The stage-2 strategy affects the numerator. The two optimal B1's
are close enough to be considered the same.
________________________________________________________________
Unsubscribe & list info -- http://www.scruz.net/~luke/signup.htm
------------------------------
Date: Thu, 6 May 1999 18:10:14 -0400
From: "Ernst W. Mayer" <[EMAIL PROTECTED]>
Subject: Mersenne: Mlucas for DEC Alpha / Linux
Helmut Zeisel ([EMAIL PROTECTED]) writes:
>Can you please give me some information about
>your Mersenne code for a DEC Alpha running Linux?
The source is at ftp://nigel.mae.cwru.edu/pub/mayer/Mlucas_2.6.f90.gz;
the README file in the same directory tells how to use it.
>As I understand, it is Fortran 90.
>Do I need a Fortran 90 compiler
>to use it on a DEC Alpha chip under Linux
>or do you also have a binary distribution?
Thanks to my SPEC98 contacts at DEC, er, Compaq, as of today I have a
Linux executable, compiled using a pre-beta version of their soon-to-be-
released F90 compiler for Alpha/Linux. This is in
ftp://nigel.mae.cwru.edu/pub/mayer/bin/ALPHA_LINUX/Mlucas_2_6X.gem4494u_linux.exe.gz;
once you have it, use gunzip or gzip -d to uncompress it. Note that it's
a pretty big file (618KB gzipped, 2MB uncompressed) because it consists
of the basic executable bundled together with all the run-time library (RTL)
files it needs to run. Please make sure to run the self-tests described in
the README file.
At this point, I must insert a word from my sponsors:
* * * * * *
Compaq Computer Corporation has said that it will release a Fortran
compiler for Alpha Linux during 1999. (See
http://www.compaq.com/newsroom/pr/1999/pr060499a.html for the press
release.) MLucas V2.6 has been compiled with a pre-beta version of this
compiler. The executable is available for users of Alpha Linux systems,
with the following conditions:
1) This text must be included with all distributions of the
executable and prominently displayed at download locations.
2) Please understand that the compiler is pre-beta. While we do not
know of any bugs that would affect the correct execution of
MLucas, surprises are certainly possible.
3) If you do encounter any surprises, please send a complete
description of the circumstances to the author of MLucas,
Ernst Mayer, [EMAIL PROTECTED] , including information
about your Linux environment (e.g. which software distribution)
and information about your hardware (exact model number as
printed on the back of the case would be very helpful).
4) Usage must be summarized to the author. Whether you have any
surprises or not, please drop a line to [EMAIL PROTECTED]

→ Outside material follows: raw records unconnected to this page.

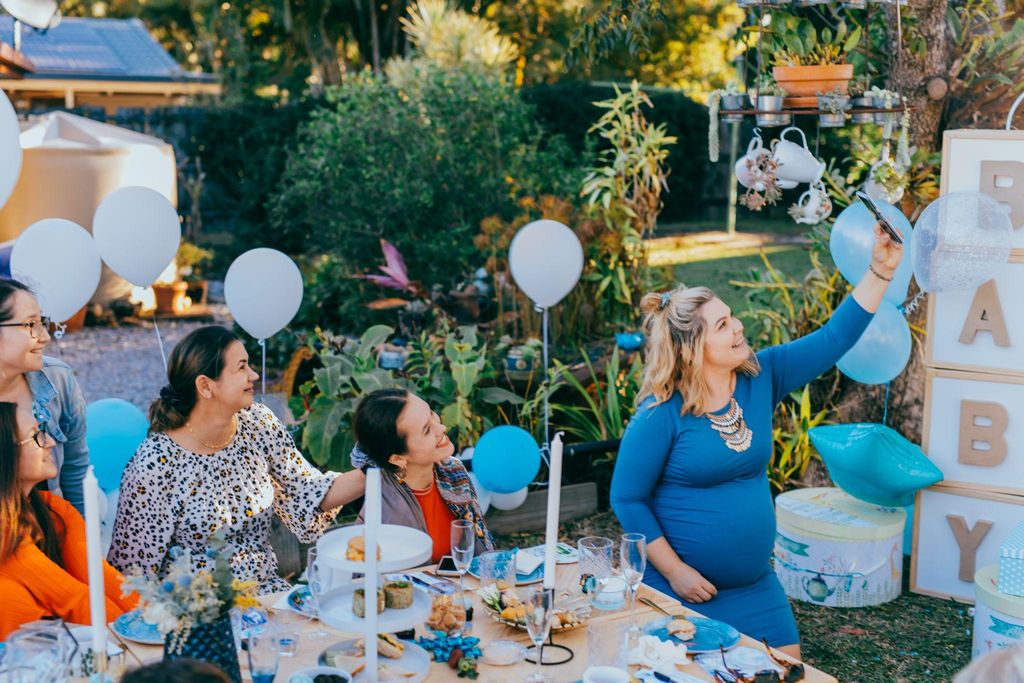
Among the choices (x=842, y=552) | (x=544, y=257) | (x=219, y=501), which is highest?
(x=544, y=257)

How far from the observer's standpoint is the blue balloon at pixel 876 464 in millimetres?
4223

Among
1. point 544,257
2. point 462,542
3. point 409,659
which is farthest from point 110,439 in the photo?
point 409,659

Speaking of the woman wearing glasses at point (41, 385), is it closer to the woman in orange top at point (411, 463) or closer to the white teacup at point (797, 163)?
the woman in orange top at point (411, 463)

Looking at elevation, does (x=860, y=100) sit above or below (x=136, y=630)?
above

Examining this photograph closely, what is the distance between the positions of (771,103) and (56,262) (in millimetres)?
2745

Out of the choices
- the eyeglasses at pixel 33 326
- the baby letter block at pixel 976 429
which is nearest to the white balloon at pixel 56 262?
the eyeglasses at pixel 33 326

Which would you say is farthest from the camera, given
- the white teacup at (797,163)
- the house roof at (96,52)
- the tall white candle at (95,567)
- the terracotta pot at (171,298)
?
the house roof at (96,52)

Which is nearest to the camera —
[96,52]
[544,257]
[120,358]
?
[544,257]

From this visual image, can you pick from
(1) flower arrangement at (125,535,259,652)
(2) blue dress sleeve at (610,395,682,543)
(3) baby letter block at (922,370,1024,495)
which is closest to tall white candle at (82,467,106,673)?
(1) flower arrangement at (125,535,259,652)

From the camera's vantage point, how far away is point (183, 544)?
3.09 metres

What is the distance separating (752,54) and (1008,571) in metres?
2.93

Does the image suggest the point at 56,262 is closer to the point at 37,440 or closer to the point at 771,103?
the point at 37,440

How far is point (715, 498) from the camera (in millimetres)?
3141

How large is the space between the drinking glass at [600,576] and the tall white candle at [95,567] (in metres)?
1.04
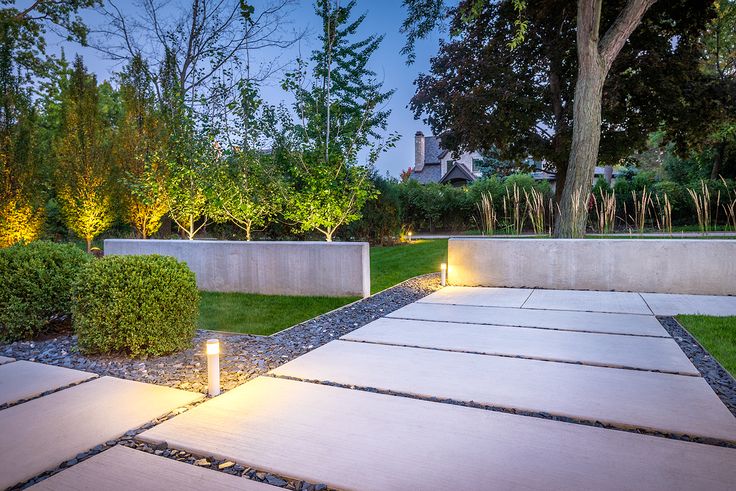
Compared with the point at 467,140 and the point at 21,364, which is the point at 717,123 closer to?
the point at 467,140

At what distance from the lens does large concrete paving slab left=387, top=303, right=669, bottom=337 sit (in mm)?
4242

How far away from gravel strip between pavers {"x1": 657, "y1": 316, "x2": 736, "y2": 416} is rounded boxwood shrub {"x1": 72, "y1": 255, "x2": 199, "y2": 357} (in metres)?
3.66

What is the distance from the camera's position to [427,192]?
17391 mm

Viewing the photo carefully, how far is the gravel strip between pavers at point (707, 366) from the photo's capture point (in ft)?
8.90

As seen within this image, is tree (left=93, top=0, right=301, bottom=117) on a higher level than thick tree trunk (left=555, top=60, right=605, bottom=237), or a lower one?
higher

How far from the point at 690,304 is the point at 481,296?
7.85ft

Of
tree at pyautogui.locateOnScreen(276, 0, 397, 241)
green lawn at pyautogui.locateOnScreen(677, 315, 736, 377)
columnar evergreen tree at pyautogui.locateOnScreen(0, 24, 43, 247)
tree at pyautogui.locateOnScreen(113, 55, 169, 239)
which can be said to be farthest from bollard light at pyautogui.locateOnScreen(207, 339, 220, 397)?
columnar evergreen tree at pyautogui.locateOnScreen(0, 24, 43, 247)

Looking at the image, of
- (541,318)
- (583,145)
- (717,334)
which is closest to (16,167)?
(541,318)

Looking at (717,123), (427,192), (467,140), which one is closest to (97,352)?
(467,140)

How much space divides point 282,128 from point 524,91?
7050 mm

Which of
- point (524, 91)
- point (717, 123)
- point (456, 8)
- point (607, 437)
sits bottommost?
point (607, 437)

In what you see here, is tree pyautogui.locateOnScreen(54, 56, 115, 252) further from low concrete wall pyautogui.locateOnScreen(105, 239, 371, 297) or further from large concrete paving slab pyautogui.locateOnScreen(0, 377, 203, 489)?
large concrete paving slab pyautogui.locateOnScreen(0, 377, 203, 489)

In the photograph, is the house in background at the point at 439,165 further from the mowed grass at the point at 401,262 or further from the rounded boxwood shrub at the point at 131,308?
the rounded boxwood shrub at the point at 131,308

to let us know how things work out.
* * * * * *
I have only Unix on my Alphas, so have been unable to do timings myself,
but the folks at DEC, er, Compaq assure me it's about the same speed as
the Unix version compiled with the native compiler.
>Do you have any numbers how fast it runs
>compared to George Woltran's MPrime on
>an Intel chip?
Under DEC Unix, it's 1.5-2 times slower than George's Prime95
at the same clock speed. On SGI (for which executables are also available),
it's about equal at the same clock speed.
>On what ranges of exponents does it work?
The same as Prime95, i.e. up to 20 million or so. It also uses similar
FFT lengths (i.e. of form 2^n, 3*2^n, 5*2^n, 7*2^n) for the various exponent
ranges, although Prime95 can go about 1% higher for a given FFT length due
to the extra accuracy of the Intel 80-bit register type.
Happy hunting,
Ernst
________________________________________________________________
Unsubscribe & list info -- http://www.scruz.net/~luke/signup.htm
------------------------------
Date: Fri, 7 May 1999 08:15:46 -0700
From: Paul Leyland <[EMAIL PROTECTED]>
Subject: RE: Mersenne: ECM question
> The function being minimized, namely
>
> probability of finding a 50-digit factor on one curve
> -----------------------------------------------------
> time per curve
>
> is flat near its minimum. Implementation and platform differences
> can obviously affect the denominator (time per curve).
> The stage-2 strategy affects the numerator. The two optimal B1's
> are close enough to be considered the same.
Umm. I think you want to maximize the probability.
Minimizing it is easy.
Paul
________________________________________________________________
Unsubscribe & list info -- http://www.scruz.net/~luke/signup.htm
------------------------------
Date: Fri, 07 May 1999 20:54:01 -0400
From: George Woltman <[EMAIL PROTECTED]>
Subject: Mersenne: Any statistics majors out there?
Hi all,
I'm working on version 19 of prime95 and I need your help.
In the past, the exponents at which a larger FFT is used was picked
rather haphazardly. I simply picked a few exponents trying to find
one that could run a thousand or so iterations without the convolution
error greatly exceeding 0.3.
For this release, I thought it would be nice to use a more
scientific approach. What I've done is run almost 10000 iterations
of an exponent and used Excel to graph the number of iterations with
an error between 0.200 and 0.201, 0.201 and 0.202, etc. As you can imagine
you get a Bell-like curve that peaks at some value.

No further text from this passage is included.